**OBJECTIVE**
Print the passage below on Facebook advertising word for word, from "Targeting by email" up to and including "up the ads.".

**SELECTED PASSAGE**
** BEGIN **

Once you click on an ad, however, the advertiser does know what ad you are responding to, and thus would know your age in the example above.  There was a slip-up a couple years ago where game sites (often thinly veiled advertising) were able to obtain the Facebook ID of each user. Here's what they say:

In order to advertise on Facebook, advertisers give us an ad they want us to display and tell us the kinds of people they want to reach. We deliver the ad to people who fit those criteria without revealing any personal information to the advertiser.

For more information on how to do this, see http://www.facebook.com/adsmarketing/index.php?sk=targeting_filters. Facebook supports targeting based on:
Note that you don't get to choose what attributes advertisers can use, because advertisers do not see them! And Facebook itself has access to everything (duh).

For a while it was possible to specify the ad-selection terms very precisely (including the use of the user's "network"), even to the point of displaying an ad to a single user (though this was not supposed to work). Here's a blog post from late 2017 on doing exactly this: medium.com/@MichaelH_3009/sniper-targeting-on-facebook-how-to-target-one-specific-person-with-super-targeted-ads-515ba6e068f6. But this has now been fixed; see thetyee.ca/News/2019/03/06/Facebook-Flaw-Zero-In/.

Supposedly, post-Cambridge-Analytica, Facebook has cracked down on this sort of thing. But it's hard to be sure what they did.

Targeting by email

Go to settings → ads (on left) → Advertisers and BusinessesWho uploaded a list with your info and advertised to it.

What this means is that advertisers can target you on Facebook even if no interests match. The uploaded lists can be based on email addresses, phone numbers, Facebook UIDs, Apple or Android advertising IDs [!], or other. See developers.facebook.com/docs/marketing-api/reference/custom-audience. It is not very clear what Facebook does to prevent advertisers from uploading huge email lists for Facebook to spam.

Also, Facebook does run a full-scale advertising network. Non-Facebook websites include ads from this network, just as they include Google ads. Facebook identifies that it's you by your Facebook browser cookie, and serves up the ads.

Suggestions: don't give Facebook your regular email address. I know, kinda late now.

For what it's worth, here are Facebook's basic advertising policies: facebook.com/policies/ads.

This targeting-by-email advertising category may account for a large chunk of Facebook's advertising revenue, though Facebook doesn't publish statistics.

Engagement

Facebook is able to provide evidence of engagement, typically with organization pages, in ways that advertisers outside of Facebook and Google cannot do (and maybe not even Google). See

In fact, it is possible to declare engagement to be the objective of your ad campaign. You then get billed based, not on clicks, but on the basis of a "page post engagement metric", including clicks, likes, shares, comments and video views. (Some of these are considered active; others passive.) For advertisers, this approach is often a good deal. Advertisers end up paying for engagement rather than clickthroughs.

** END **

**DATA SECTION**
** BEGIN **

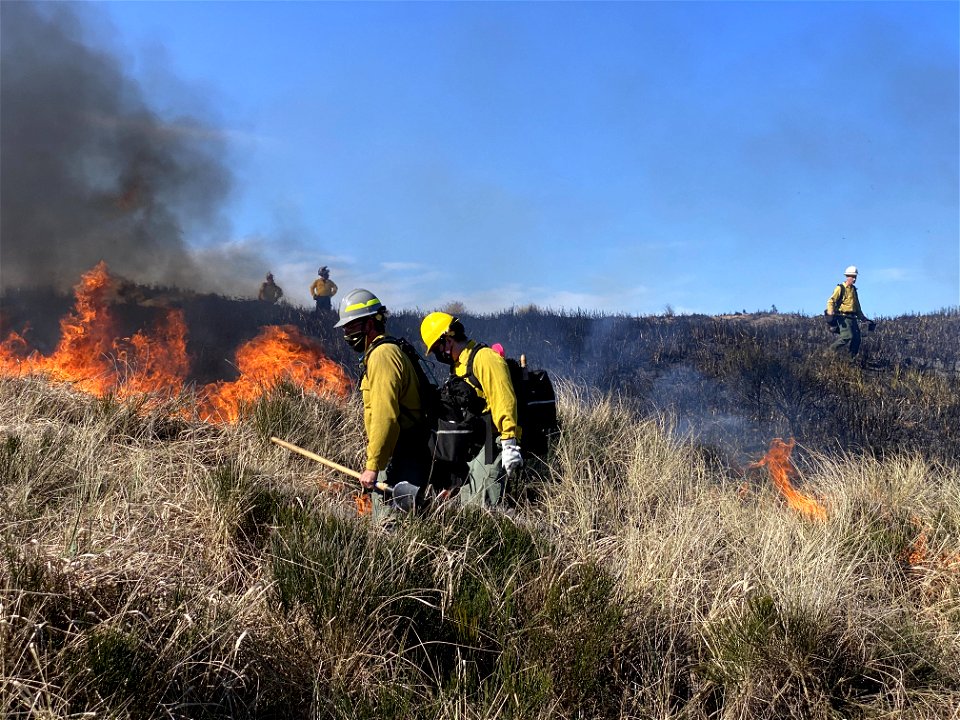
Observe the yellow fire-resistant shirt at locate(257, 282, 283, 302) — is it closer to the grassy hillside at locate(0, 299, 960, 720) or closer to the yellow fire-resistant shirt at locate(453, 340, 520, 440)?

** END **

**EXERCISE OUTPUT**
Targeting by email

Go to settings → ads (on left) → Advertisers and BusinessesWho uploaded a list with your info and advertised to it.

What this means is that advertisers can target you on Facebook even if no interests match. The uploaded lists can be based on email addresses, phone numbers, Facebook UIDs, Apple or Android advertising IDs [!], or other. See developers.facebook.com/docs/marketing-api/reference/custom-audience. It is not very clear what Facebook does to prevent advertisers from uploading huge email lists for Facebook to spam.

Also, Facebook does run a full-scale advertising network. Non-Facebook websites include ads from this network, just as they include Google ads. Facebook identifies that it's you by your Facebook browser cookie, and serves up the ads.